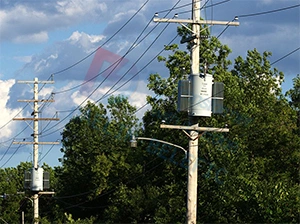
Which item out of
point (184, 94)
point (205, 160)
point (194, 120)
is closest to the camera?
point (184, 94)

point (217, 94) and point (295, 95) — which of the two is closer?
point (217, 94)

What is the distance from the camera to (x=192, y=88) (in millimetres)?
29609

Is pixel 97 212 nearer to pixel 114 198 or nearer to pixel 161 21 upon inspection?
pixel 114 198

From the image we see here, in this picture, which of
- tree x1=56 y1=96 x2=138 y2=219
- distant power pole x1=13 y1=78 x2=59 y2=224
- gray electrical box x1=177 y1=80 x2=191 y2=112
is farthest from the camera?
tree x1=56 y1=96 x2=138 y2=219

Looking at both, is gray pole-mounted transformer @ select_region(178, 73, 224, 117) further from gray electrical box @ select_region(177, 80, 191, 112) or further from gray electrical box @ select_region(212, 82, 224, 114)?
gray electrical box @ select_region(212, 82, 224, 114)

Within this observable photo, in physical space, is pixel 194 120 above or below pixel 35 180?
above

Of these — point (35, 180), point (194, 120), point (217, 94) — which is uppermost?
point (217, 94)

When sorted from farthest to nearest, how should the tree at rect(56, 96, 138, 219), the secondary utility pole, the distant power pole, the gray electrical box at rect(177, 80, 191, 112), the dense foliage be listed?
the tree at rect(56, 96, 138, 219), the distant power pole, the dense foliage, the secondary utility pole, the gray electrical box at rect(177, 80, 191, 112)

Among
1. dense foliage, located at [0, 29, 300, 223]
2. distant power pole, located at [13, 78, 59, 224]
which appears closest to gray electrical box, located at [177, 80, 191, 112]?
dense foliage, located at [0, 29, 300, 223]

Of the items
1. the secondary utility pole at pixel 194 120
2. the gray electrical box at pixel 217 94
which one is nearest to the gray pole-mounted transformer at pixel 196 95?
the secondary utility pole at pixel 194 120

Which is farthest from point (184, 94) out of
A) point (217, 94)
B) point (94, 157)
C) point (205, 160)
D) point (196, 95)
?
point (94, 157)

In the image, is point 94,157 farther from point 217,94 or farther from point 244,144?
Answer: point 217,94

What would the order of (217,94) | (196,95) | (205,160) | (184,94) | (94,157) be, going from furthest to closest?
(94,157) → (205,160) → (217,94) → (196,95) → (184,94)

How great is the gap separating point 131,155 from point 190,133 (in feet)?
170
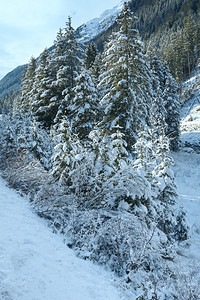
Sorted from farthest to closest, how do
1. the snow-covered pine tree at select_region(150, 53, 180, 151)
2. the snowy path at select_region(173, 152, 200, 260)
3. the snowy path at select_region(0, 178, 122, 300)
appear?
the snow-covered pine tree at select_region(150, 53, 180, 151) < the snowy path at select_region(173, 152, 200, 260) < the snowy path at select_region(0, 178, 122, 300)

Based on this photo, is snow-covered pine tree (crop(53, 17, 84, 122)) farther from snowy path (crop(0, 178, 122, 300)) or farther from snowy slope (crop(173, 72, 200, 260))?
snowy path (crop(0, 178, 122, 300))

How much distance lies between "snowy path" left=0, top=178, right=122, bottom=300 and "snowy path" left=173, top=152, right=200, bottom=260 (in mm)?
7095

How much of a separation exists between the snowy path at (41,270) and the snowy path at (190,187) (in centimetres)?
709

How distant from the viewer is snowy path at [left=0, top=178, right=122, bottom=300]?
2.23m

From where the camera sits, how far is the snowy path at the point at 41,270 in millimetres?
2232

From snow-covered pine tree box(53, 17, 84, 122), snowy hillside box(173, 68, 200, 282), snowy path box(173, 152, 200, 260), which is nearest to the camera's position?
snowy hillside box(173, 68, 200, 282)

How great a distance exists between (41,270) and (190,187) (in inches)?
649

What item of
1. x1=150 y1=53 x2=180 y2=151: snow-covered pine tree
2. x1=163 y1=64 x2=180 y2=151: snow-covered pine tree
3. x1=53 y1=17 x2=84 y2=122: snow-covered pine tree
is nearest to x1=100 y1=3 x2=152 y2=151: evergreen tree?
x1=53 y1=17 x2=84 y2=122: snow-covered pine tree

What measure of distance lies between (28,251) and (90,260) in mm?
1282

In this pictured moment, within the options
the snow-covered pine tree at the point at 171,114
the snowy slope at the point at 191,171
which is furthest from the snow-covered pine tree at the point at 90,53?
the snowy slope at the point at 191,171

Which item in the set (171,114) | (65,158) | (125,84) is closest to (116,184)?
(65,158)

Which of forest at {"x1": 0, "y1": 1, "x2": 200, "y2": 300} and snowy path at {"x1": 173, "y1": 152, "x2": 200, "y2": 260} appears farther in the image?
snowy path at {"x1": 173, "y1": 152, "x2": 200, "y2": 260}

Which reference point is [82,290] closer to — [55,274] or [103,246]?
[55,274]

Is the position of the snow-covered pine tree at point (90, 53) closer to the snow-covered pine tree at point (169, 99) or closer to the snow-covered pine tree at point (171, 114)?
——————
§ **Challenge**
Reproduce all of the material above word for word and line for line, leaving out the pictures.

§ **Result**
Which item out of
point (184, 94)
point (205, 160)
point (194, 120)
is closest to the camera?
point (184, 94)

point (217, 94) and point (295, 95) — which of the two is closer?
point (217, 94)

What is the distance from the camera to (x=192, y=88) (in millimetres)?
29609

Is pixel 97 212 nearer to pixel 114 198 or nearer to pixel 161 21 upon inspection?
pixel 114 198

From the image we see here, in this picture, which of
- tree x1=56 y1=96 x2=138 y2=219
- distant power pole x1=13 y1=78 x2=59 y2=224
- gray electrical box x1=177 y1=80 x2=191 y2=112
is farthest from the camera?
tree x1=56 y1=96 x2=138 y2=219

Looking at both, is gray pole-mounted transformer @ select_region(178, 73, 224, 117) further from gray electrical box @ select_region(177, 80, 191, 112) or further from gray electrical box @ select_region(212, 82, 224, 114)?
gray electrical box @ select_region(212, 82, 224, 114)

Within this observable photo, in physical space, is pixel 194 120 above or below pixel 35 180?
above

Of these — point (35, 180), point (194, 120), point (217, 94) — which is uppermost?
point (217, 94)

When sorted from farthest to nearest, how should the tree at rect(56, 96, 138, 219), the secondary utility pole, the distant power pole, the gray electrical box at rect(177, 80, 191, 112), the dense foliage be listed?
the tree at rect(56, 96, 138, 219), the distant power pole, the dense foliage, the secondary utility pole, the gray electrical box at rect(177, 80, 191, 112)

Among
1. dense foliage, located at [0, 29, 300, 223]
2. distant power pole, located at [13, 78, 59, 224]
which appears closest to gray electrical box, located at [177, 80, 191, 112]?
dense foliage, located at [0, 29, 300, 223]

Of the items
1. the secondary utility pole at pixel 194 120
2. the gray electrical box at pixel 217 94
which one is nearest to the gray pole-mounted transformer at pixel 196 95?
the secondary utility pole at pixel 194 120

Which is farthest from point (184, 94) out of
A) point (217, 94)
B) point (94, 157)
C) point (205, 160)
D) point (196, 95)
?
point (94, 157)

In the image, is point 94,157 farther from point 217,94 or farther from point 244,144?
Answer: point 217,94

What would the order of (217,94) | (196,95) | (205,160) | (184,94) | (94,157) be, going from furthest to closest?
(94,157) → (205,160) → (217,94) → (196,95) → (184,94)

How great is the gap separating point 131,155 from point 190,133 (in feet)?
170
Sorted from farthest to closest, how do
1. the snow-covered pine tree at select_region(150, 53, 180, 151)
2. the snowy path at select_region(173, 152, 200, 260)
3. the snowy path at select_region(0, 178, 122, 300)
appear?
the snow-covered pine tree at select_region(150, 53, 180, 151) < the snowy path at select_region(173, 152, 200, 260) < the snowy path at select_region(0, 178, 122, 300)

Based on this photo, is snow-covered pine tree (crop(53, 17, 84, 122)) farther from snowy path (crop(0, 178, 122, 300)) or farther from snowy slope (crop(173, 72, 200, 260))?
snowy path (crop(0, 178, 122, 300))

How much distance lies between "snowy path" left=0, top=178, right=122, bottom=300 and "snowy path" left=173, top=152, right=200, bottom=260 (in mm)?
7095

How much of a separation exists between the snowy path at (41,270) and the snowy path at (190,187) (in centimetres)?
709

How distant from the viewer is snowy path at [left=0, top=178, right=122, bottom=300]?
2.23m

From where the camera sits, how far is the snowy path at the point at 41,270 in millimetres?
2232

From snow-covered pine tree box(53, 17, 84, 122), snowy hillside box(173, 68, 200, 282), snowy path box(173, 152, 200, 260), which is nearest to the camera's position?
snowy hillside box(173, 68, 200, 282)

How great a distance exists between (41,270) and (190,187) (in inches)?
649

What item of
1. x1=150 y1=53 x2=180 y2=151: snow-covered pine tree
2. x1=163 y1=64 x2=180 y2=151: snow-covered pine tree
3. x1=53 y1=17 x2=84 y2=122: snow-covered pine tree
is nearest to x1=100 y1=3 x2=152 y2=151: evergreen tree?
x1=53 y1=17 x2=84 y2=122: snow-covered pine tree

What measure of distance lies between (28,251) and (90,260) in mm?
1282

In this pictured moment, within the options
the snow-covered pine tree at the point at 171,114
the snowy slope at the point at 191,171
which is furthest from the snow-covered pine tree at the point at 90,53?
the snowy slope at the point at 191,171

Which item in the set (171,114) | (65,158) | (125,84) is closest to (116,184)?
(65,158)

Which of forest at {"x1": 0, "y1": 1, "x2": 200, "y2": 300} and snowy path at {"x1": 173, "y1": 152, "x2": 200, "y2": 260} appears farther in the image?
snowy path at {"x1": 173, "y1": 152, "x2": 200, "y2": 260}

Which reference point is [82,290] closer to — [55,274] or [103,246]?
[55,274]

Is the position of the snow-covered pine tree at point (90, 53) closer to the snow-covered pine tree at point (169, 99) or closer to the snow-covered pine tree at point (171, 114)?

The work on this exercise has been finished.